## The task
What are the lines, written out exactly, from the one containing "接着面の汚れを落とし、よく乾かしてください。" to the end of the entries below? Include both ends and nothing more.
□ □ □ □ □ □ □
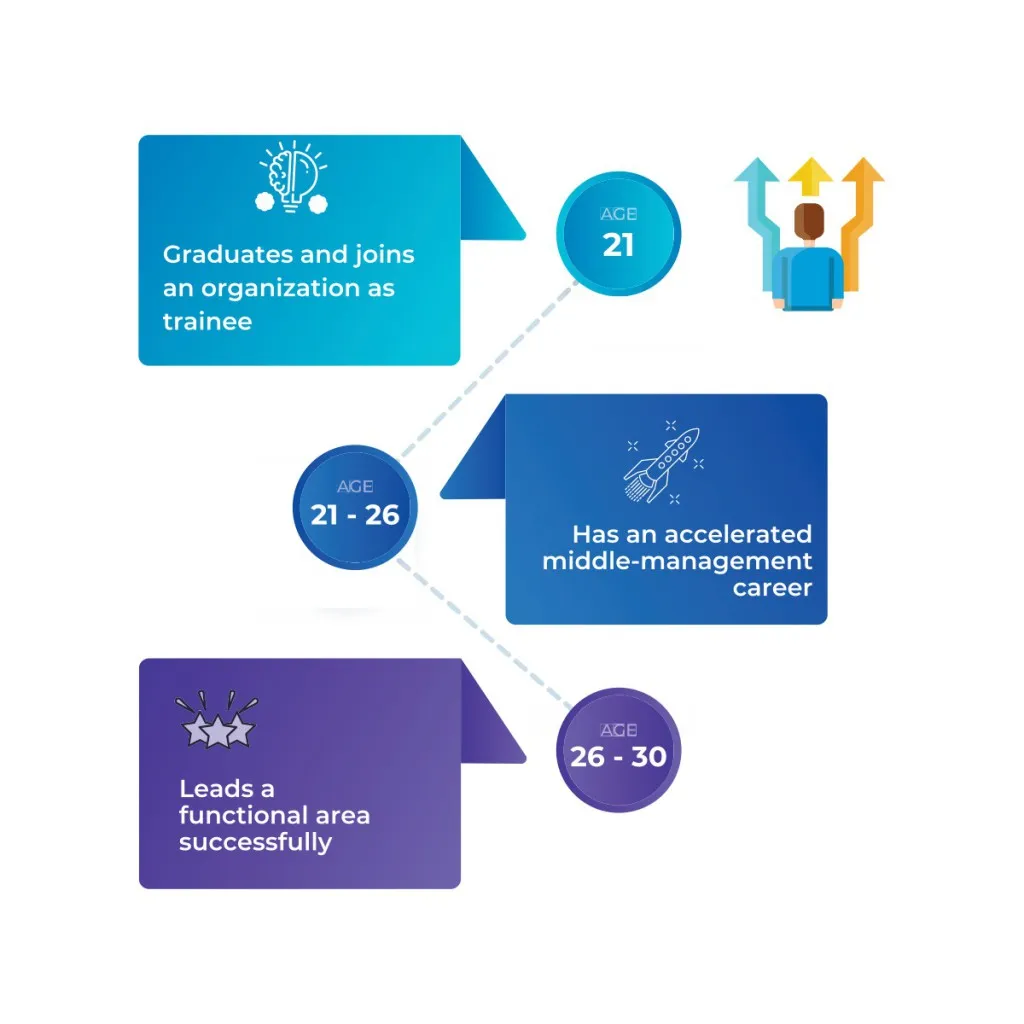 Graduates and joins an organization as trainee

AGE
21

AGE
21 - 26

Has an accelerated middle-management career

Leads a functional area successfully

AGE
26 - 30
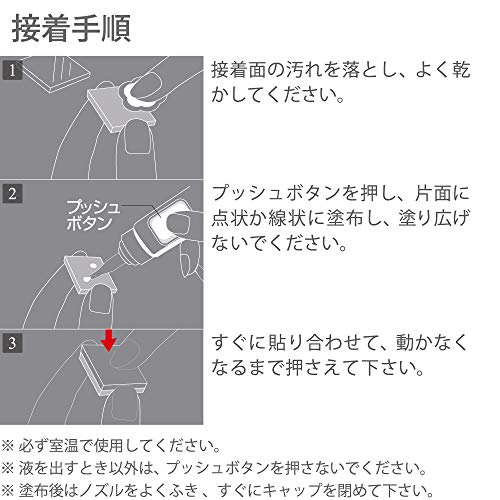 接着手順

1

接着面の汚れを落とし、よく乾かしてください。

2

プッシュボタン

プッシュボタンを押し、片面に点状か線状に塗布し、塗り広げないでください。

3

すぐに貼り合わせて、動かなくなるまで押さえて下さい。

※ 必ず室温で使用してください。
※ 液を出すとき以外は、プッシュボタンを押さないでください。
※ 塗布後はノズルをよくふき、すぐにキャップを閉めて下さい。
□ □ □ □ □ □ □
## Solved problem
接着面の汚れを落とし、よく乾かしてください。

2

プッシュボタン

プッシュボタンを押し、片面に点状か線状に塗布し、塗り広げないでください。

3

すぐに貼り合わせて、動かなくなるまで押さえて下さい。

※ 必ず室温で使用してください。
※ 液を出すとき以外は、プッシュボタンを押さないでください。
※ 塗布後はノズルをよくふき、すぐにキャップを閉めて下さい。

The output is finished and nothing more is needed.